● IHRE AUFGABEN
1. An welchem Tag veröffentlichte der Wissenschaftliche Beirat beim BMWK laut dem Artikel zur Nachhaltigkeit im Kartellrecht sein Gutachten?
2. Kopieren Sie aus dem Artikel zur Nachhaltigkeit im Kartellrecht wortgetreu den Abschnitt, der mit „Während das Bundeskartellamt“ beginnt und sich bis einschließlich „eine klare Haltung.“ fortsetzt.

#### ARTIKEL

Juli 2024 Blog

Das Streben zu mehr Nachhaltigkeit – der Gesetzgeber ist gefordert, auch im deutschen Kartellrecht?

Der Aspekt der Nachhaltigkeit gewinnt immer mehr an Bedeutung, sowohl in der deutschen und europäischen Gesetzgebung, als auch in der Entscheidungspraxis der deutschen Behörden und Gerichte. Nachhaltigkeit wird auch von Unternehmen zunehmend zur Rechtfertigung koordinativen Marktverhaltens angeführt und drängt sich auf diese Weise den kartellrechtlichen Wertungsmaßstäben auf.

Während das Bundeskartellamt („BKartA“) bereits Nachhaltigkeitsinitiativen bewertete, schweigt der deutsche Gesetzgeber im Gesetz gegen Wettbewerbsbeschränkungen („GWB“) zu der Gewichtung von Nachhaltigkeitsaspekten. Bedarf das deutsche Kartellgesetz eine Überarbeitung für mehr Rechtssicherheit, um dem wachsenden Streben zu nachhaltiger Wirtschaft gerecht zu werden? Der Wissenschaftliche Beirat beim Bundesministerium für Wirtschaft und Klimaschutz („BMWK“) beschäftigte sich erst kürzlich in einem am 5. Juni 2024 veröffentlichten Gutachten mit der Frage, inwieweit eine erweiterte Berücksichtigung von Nachhaltigkeitsaspekten im Kartellrecht erfolgen sollte – und hat eine klare Haltung.

Nachhaltigkeitsaspekte nach bisheriger Wertung des Bundeskartellamts

Das Kartellverbot nach § 1 GWB verbietet (vereinfacht gesagt) wettbewerbsbeschränkende Vereinbarungen, sofern diese nicht im Einzelfall gerechtfertigt werden können. Ob und inwieweit ein Bezug zu Nachhaltigkeit im Rahmen kartellrechtlicher Wertung zu gewichten ist, bleibt bislang jedoch einer Bewertung im konkreten Einzelfall überlassen. Nach diesem Maßstab wertet auch das BKartA, welches in der bisherigen Praxis einigen Nachhaltigkeitsinitiativen und -aspekten offen gegenüberstand.

########
#### GEGEBENE DATEN

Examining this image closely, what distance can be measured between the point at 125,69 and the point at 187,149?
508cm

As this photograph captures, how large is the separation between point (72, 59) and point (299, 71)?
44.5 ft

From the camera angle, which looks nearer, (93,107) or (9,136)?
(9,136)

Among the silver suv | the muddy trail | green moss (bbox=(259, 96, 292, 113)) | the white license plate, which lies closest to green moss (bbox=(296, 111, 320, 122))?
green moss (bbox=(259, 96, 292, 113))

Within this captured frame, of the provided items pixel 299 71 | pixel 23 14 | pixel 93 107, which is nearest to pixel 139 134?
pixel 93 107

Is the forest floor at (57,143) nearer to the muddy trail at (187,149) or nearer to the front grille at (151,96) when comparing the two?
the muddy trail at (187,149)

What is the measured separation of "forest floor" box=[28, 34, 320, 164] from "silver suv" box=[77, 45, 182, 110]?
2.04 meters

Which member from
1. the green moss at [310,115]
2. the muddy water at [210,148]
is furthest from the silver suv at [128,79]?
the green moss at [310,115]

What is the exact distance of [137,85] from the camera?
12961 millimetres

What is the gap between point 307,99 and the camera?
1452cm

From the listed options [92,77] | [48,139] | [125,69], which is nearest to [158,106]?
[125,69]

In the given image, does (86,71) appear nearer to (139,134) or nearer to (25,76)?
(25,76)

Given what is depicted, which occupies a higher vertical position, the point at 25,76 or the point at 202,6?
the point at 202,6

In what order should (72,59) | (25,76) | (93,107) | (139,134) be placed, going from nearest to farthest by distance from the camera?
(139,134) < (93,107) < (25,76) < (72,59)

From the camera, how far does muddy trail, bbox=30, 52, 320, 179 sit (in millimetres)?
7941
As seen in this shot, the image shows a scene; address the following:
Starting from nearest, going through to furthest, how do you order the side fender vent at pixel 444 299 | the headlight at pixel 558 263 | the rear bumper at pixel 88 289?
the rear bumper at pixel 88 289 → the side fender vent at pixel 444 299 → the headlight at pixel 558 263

########

● LÖSUNGEN ZUR ÜBUNG
1. Am 5. Juni 2024.

2.
Während das Bundeskartellamt („BKartA“) bereits Nachhaltigkeitsinitiativen bewertete, schweigt der deutsche Gesetzgeber im Gesetz gegen Wettbewerbsbeschränkungen („GWB“) zu der Gewichtung von Nachhaltigkeitsaspekten. Bedarf das deutsche Kartellgesetz eine Überarbeitung für mehr Rechtssicherheit, um dem wachsenden Streben zu nachhaltiger Wirtschaft gerecht zu werden? Der Wissenschaftliche Beirat beim Bundesministerium für Wirtschaft und Klimaschutz („BMWK“) beschäftigte sich erst kürzlich in einem am 5. Juni 2024 veröffentlichten Gutachten mit der Frage, inwieweit eine erweiterte Berücksichtigung von Nachhaltigkeitsaspekten im Kartellrecht erfolgen sollte – und hat eine klare Haltung.